Required tasks:
1: According to the CMIS domain model page, how many optional capabilities may a CMIS compliant repository support?
2: Extract the portion of the CMIS domain model page that runs from "CMIS is defined" up to and including "the repository may support.".

Passage to read:
________________________

CMIS Domain Model

Categories:
Posted on: Sun, 2009-11-22 19:00

Repository

CMIS is defined around the interactions between a client application and single repository.  The repository is a container of objects (documents, folders etc..).  In order to be CMIS compliant there is some mandatory functionality that the repository must support and there are some optional capabilities that the repository may support.

In order to get started, the client will need to know the starting URI needed to access the Repository via the desired binding (SOAP or REST).  Armed with that URI, the client is then in a position to:

  • Discover the capabilities of the repository
  • Discover and navigate through the objects in the repository.
  • Discover the types of object that are in the repository.
  • Discover the vendor and CMIS version of the repository.

Repository Capabilities

There are 14 optional capabilities that a CMIS compliant repository may support.  The level of support indicated only specifies what level of support there is for the capability via a CMIS client.  Some capabilities that are listed as not being available may be available via proprietary interfaces to the repository.  Below is a list of the optional capabilities:

  • Navigation Capabilities
    • Get Descendants
      Supports the get descendants method which allows the client to retrieve objects of a folder and its subfolders in one call. The valid values for this capability are True or False.
    • Get Folder Tree
      Supports the get folder tree method which allows the client to retrieve subfolders of a folder and its subfolders in one call. The valid values for this capability are True or False.
  • Object Capabilities
    • Content Stream Updatability
      Support for updating of the content stream (the actual content or file) of a document object.  The valid values are
      • None: The content stream cannot be updated. This does not prevent updating content by checking in new versions of a document object.
      • Pwc Only: The content stream can only be updated on a private working copy when a document is checked out.
      • Anytime: The content stream can be update at any time.
    • Change Log
      Support for a change log which keeps track of all changes to objects in the repository.  The valid values are shown below:
      • None: No change log.
      • Object IDs only: The change log contains the Object ID of the changed object and the type of change.
      • Properties: The change log contains the object ID and the properties for the changed object
      • All: The change log contains more than just the object IDs and properties.
    • Renditions
      If the repository supports renditions, it may allow clients to read renditions.  The valid values are None if the repository does not allow clients to access its renditions and Read if it does allow the clients to read the renditions.
  • Filing Capabilities
    • Multi Filing
      Supports the ability to have the same document object to be filed in multiple folders. The valid values for this capability are True or False.
    • Un-Filing
      Supports the ability to have a document object that is not filed in any folder. The valid values for this capability are True or False.
    • Version Specific Filing
      Supports the ability to have different versions of the same document filed in different folders. The valid values for this capability are True or False.
  • Versioning Capabilities
    • PWC Updateable
      Indicates whether or not the Private Working Copy (checked out version) of a document is updateable. The valid values for thie capability are True or False. If the private working copy is not updatable, then the object can only be updated on check in.
    • PWC Searchable
      Indicates whether or not the private working copy of a document can be included in a query's search results.  The valid values for this capability are True or False.

________________________

Material provided:
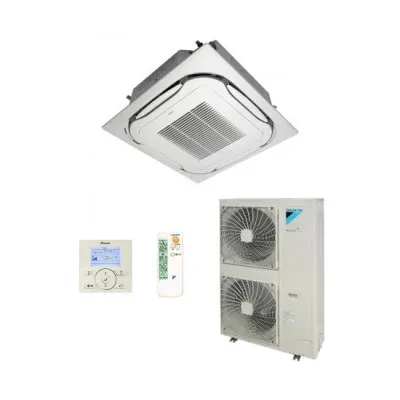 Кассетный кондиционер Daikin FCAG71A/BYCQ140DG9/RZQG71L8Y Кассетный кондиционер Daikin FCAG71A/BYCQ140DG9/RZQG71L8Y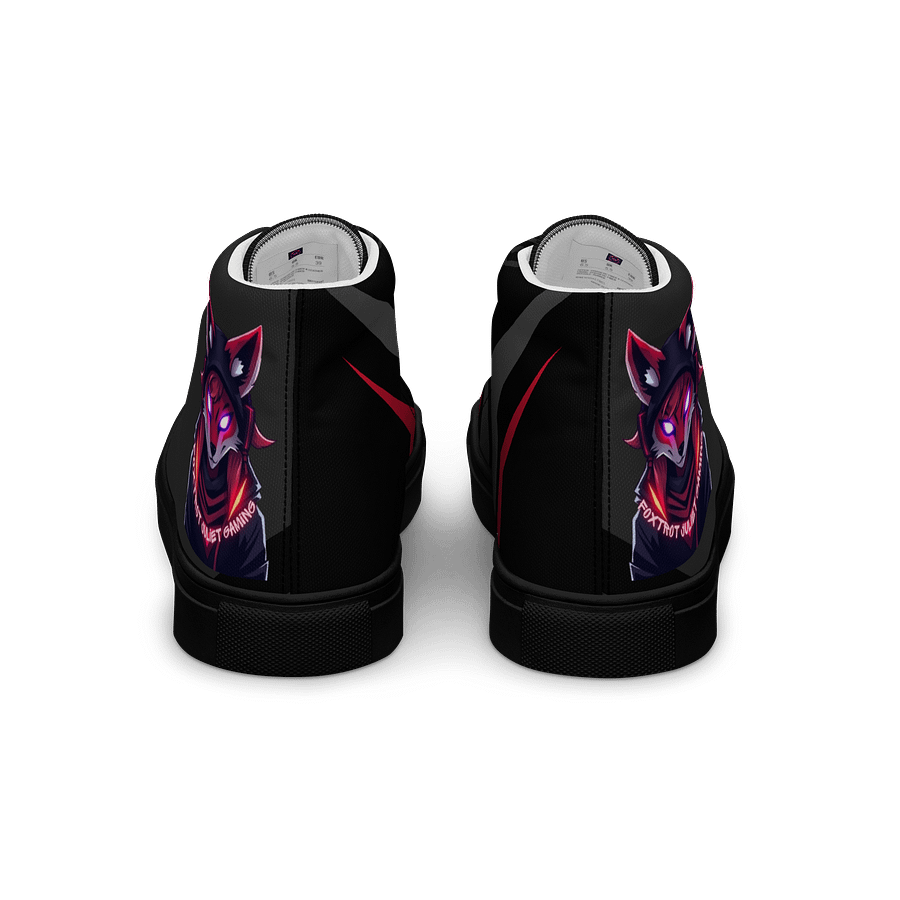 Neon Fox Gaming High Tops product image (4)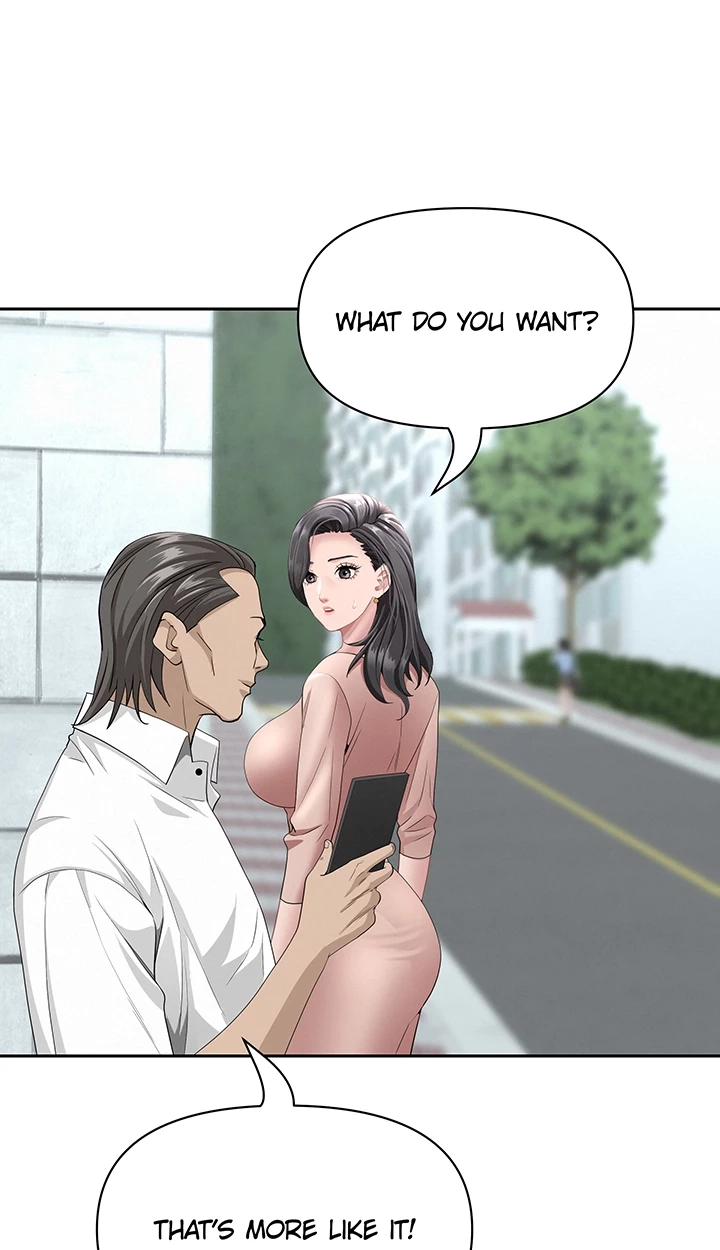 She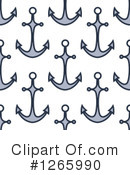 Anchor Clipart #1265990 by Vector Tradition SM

________________________

Task answers:
1: 14

2:
CMIS is defined around the interactions between a client application and single repository.  The repository is a container of objects (documents, folders etc..).  In order to be CMIS compliant there is some mandatory functionality that the repository must support and there are some optional capabilities that the repository may support.